LISTING
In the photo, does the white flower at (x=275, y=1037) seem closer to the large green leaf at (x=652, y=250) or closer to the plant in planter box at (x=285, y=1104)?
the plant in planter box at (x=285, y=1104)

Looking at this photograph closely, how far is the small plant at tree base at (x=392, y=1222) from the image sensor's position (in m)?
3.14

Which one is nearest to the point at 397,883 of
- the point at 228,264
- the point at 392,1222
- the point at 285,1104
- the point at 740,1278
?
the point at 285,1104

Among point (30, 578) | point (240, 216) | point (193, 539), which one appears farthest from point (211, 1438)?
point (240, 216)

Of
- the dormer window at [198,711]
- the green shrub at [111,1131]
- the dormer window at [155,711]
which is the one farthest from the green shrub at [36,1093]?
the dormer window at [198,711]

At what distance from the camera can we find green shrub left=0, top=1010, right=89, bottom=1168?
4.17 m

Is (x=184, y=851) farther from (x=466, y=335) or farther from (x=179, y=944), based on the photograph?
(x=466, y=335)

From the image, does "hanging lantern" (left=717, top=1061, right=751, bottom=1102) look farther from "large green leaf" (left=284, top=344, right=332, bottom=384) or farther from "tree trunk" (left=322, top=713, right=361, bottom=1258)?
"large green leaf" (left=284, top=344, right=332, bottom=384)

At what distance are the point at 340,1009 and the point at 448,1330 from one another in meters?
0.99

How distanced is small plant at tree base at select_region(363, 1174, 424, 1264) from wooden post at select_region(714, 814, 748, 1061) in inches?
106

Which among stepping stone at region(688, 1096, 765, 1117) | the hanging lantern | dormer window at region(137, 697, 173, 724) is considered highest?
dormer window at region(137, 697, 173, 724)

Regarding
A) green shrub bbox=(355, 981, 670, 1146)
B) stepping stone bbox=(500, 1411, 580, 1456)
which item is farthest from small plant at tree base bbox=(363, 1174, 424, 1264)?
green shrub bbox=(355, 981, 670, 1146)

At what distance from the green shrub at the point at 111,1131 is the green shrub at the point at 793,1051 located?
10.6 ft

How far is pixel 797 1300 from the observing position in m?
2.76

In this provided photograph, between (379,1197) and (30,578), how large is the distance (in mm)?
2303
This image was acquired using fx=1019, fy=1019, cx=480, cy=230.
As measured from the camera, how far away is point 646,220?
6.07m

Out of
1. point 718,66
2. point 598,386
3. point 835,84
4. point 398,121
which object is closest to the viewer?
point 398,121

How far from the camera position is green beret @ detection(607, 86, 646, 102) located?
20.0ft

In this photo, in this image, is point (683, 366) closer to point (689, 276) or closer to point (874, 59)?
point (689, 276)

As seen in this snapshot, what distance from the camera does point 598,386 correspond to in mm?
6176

SHORT TASK
Copy all of the rows above word for word, keeping every line, number, and punctuation mark unchanged.

TASK SOLUTION
In the photo, does the white flower at (x=275, y=1037) seem closer to the large green leaf at (x=652, y=250) or closer to the plant in planter box at (x=285, y=1104)?
the plant in planter box at (x=285, y=1104)

Looking at this photograph closely, how far is the small plant at tree base at (x=392, y=1222) from the image sensor's position (in m)?
3.14

Which one is nearest to the point at 397,883 of
- the point at 228,264
- the point at 392,1222
- the point at 285,1104
- the point at 740,1278
?
the point at 285,1104

Among point (30, 578) | point (240, 216) | point (193, 539), which one appears farthest from point (211, 1438)?
point (240, 216)

Of
- the dormer window at [198,711]
- the green shrub at [111,1131]
- the dormer window at [155,711]
which is the one farthest from the green shrub at [36,1093]?
the dormer window at [198,711]

At what distance from the camera can we find green shrub left=0, top=1010, right=89, bottom=1168?
4.17 m

Is (x=184, y=851) farther from (x=466, y=335) or farther from (x=179, y=944), based on the photograph?
(x=466, y=335)

From the image, does "hanging lantern" (left=717, top=1061, right=751, bottom=1102) look farther from "large green leaf" (left=284, top=344, right=332, bottom=384) or farther from "tree trunk" (left=322, top=713, right=361, bottom=1258)?
"large green leaf" (left=284, top=344, right=332, bottom=384)

At what distance are the point at 340,1009 and the point at 448,1330 from one another in meters?
0.99

How distanced is small plant at tree base at select_region(363, 1174, 424, 1264) from wooden post at select_region(714, 814, 748, 1061) in inches?
106

Which among stepping stone at region(688, 1096, 765, 1117) | the hanging lantern | dormer window at region(137, 697, 173, 724) is considered highest?
dormer window at region(137, 697, 173, 724)

Regarding
A) green shrub bbox=(355, 981, 670, 1146)
B) stepping stone bbox=(500, 1411, 580, 1456)
which item is farthest from small plant at tree base bbox=(363, 1174, 424, 1264)?
green shrub bbox=(355, 981, 670, 1146)

At what distance from the green shrub at the point at 111,1131 is the green shrub at the point at 793,1051 located?
10.6 ft

How far is pixel 797 1300 from the observing position in m?
2.76

In this provided photograph, between (379,1197) and (30,578), how large is the distance (in mm)?
2303
This image was acquired using fx=1019, fy=1019, cx=480, cy=230.
As measured from the camera, how far away is point 646,220?
6.07m

Out of
1. point 718,66
2. point 598,386
3. point 835,84
4. point 398,121
which object is closest to the viewer?
point 398,121

How far from the camera position is green beret @ detection(607, 86, 646, 102) located?
20.0ft

In this photo, in this image, is point (683, 366) closer to point (689, 276) or closer to point (874, 59)?
point (689, 276)

As seen in this snapshot, what distance from the camera does point 598,386 correspond to in mm?
6176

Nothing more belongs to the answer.